With foreign reserves hovering below 14 billion dollars, the question is how the country will meet these obligations in the coming days. There are no responses from the economic managers in this regard. The finance minister took solace in the eight percent rise in exports, which the country registered in the first quarter of the current fiscal.

He credited the 180 billion rupees exports package announced by the deposed prime minister Nawaz Sharif early this year for the increase in the exports in the last quarter, and believed that the sitting prime minister has raised the package with another 67 billion rupees, hoping that it would give a big boost to exports.

However, one wonders whether this trend would sustain and even if it does, whether it would meet most of the external liabilities in the short-term without exerting any pressure on foreign reserves or without resorting to any bailout package from the IMF.

The government also believes that once the China-Pakistan Economic Corridor (CPEC) projects become operational in the coming months, they would help stem the current account deficit. It says that much of the trade imbalance is because of the import of machinery for these projects. The operationalisation of these projects would also generate job opportunities which would help raise economic growth in the country.

It is for this reason that the finance minister maintained that the focus for his government in the coming years would remain on achieving growth target, which for the current fiscal year is set at six percent.

In the most significant move to curb imports, the government recently imposed additional regulatory duties on hundreds of non-essential items which it estimated would reduce import up to two billion dollars. But it is unlikely to make any major impact on the enormous trade imbalance faced by the country.

It is for the third time that the present government is imposing regulatory duties on imports, showing that previous attempts failed to produce desired results, forcing the government to make another attempt.

Another major challenge for the government is the huge circular debt in the power sector. The minister claimed that currently the circular debt stands at 390 billion dollars. However, the government failed to tell the reason for the accumulation of such a big amount over the past four and a half years. It is despite the fact that when the PML-N government had taken the helm in 2013, it had paid the 480 billion rupees of circular debt left by the Pakistan Peoples’ Party (PPP) government, and had claimed it would not let this recur.
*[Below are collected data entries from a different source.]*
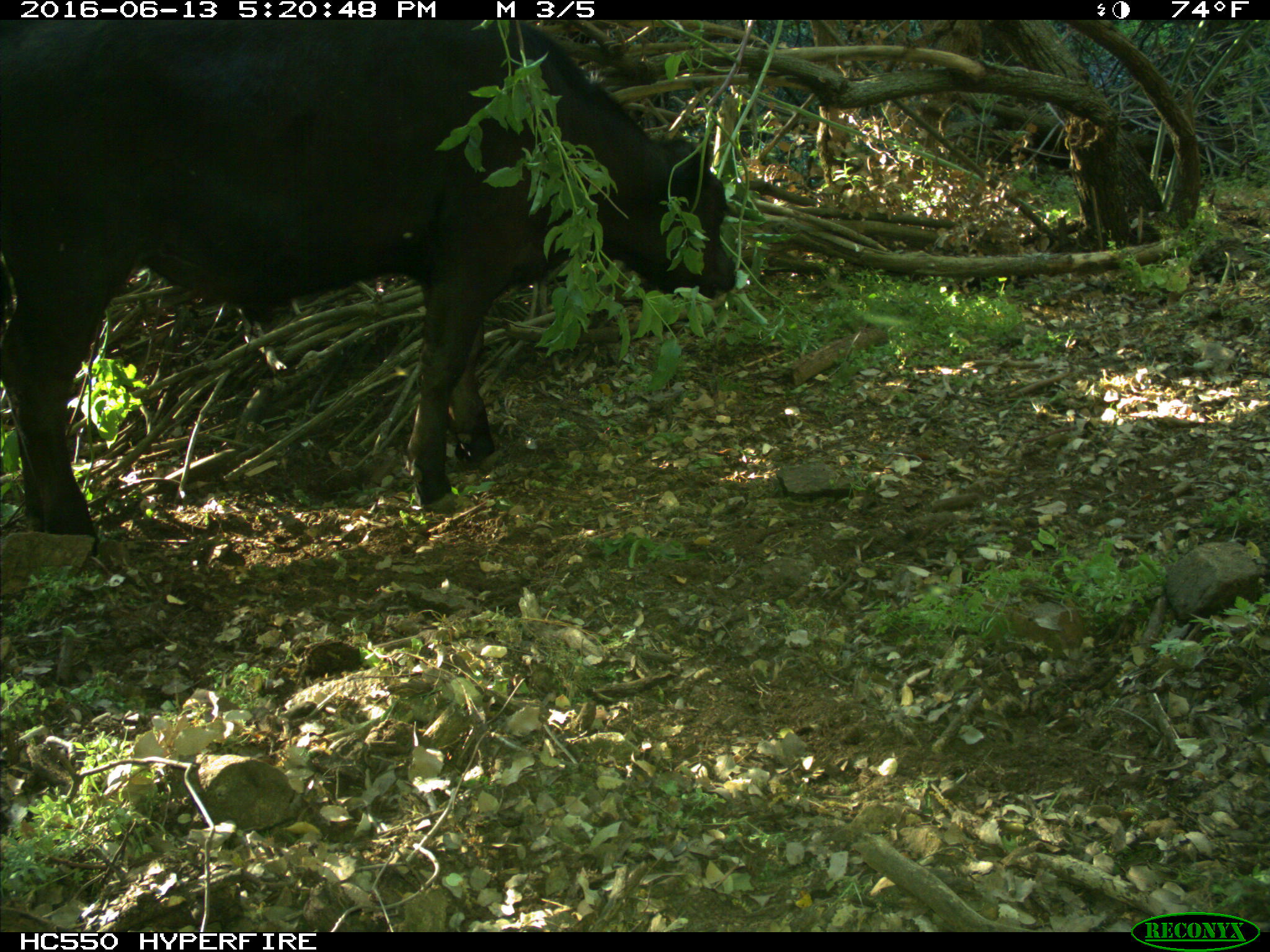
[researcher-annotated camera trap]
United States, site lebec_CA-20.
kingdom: Animalia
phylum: Chordata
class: Mammalia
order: Artiodactyla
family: Bovidae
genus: Bos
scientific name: Bos taurus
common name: domestic cow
In view of these facts, the government has no other option but to return to the International Monetory Fund (IMF) for a bailout package or seek help from wealthy friends if it wanted to keep its foreign reserves from depletion.

Some news reports suggested that some friendly countries are willing to help Pakistan financially to face these challenges but some political conditions are being attached to this assistance.

Another major challenge for the government is the high value of the local currency which many believe is unrealistic. There have been growing calls from the exporters’ community as well as donor community that Pakistan needs to rationalise its currency value in order to spur exports and reduce the current account deficit.

The government has so far resisted these calls and Prime Minister Abbasi has recently ruled out the possibility of any such move, saying that the government would try to boost exports without resorting to this option. But it is not yet clear how would the government attain this objective.

The time is running out for the government to prepare a strategy to deal with the short-term economic challenges. So far we have seen claims but there has been no sign of any tangible strategy to deal with the alarming situation.

With finance minister himself facing serious legal challenges in the country, one wonders if he would be able to lead his team to draw up a strategy to tackle the economic challenges.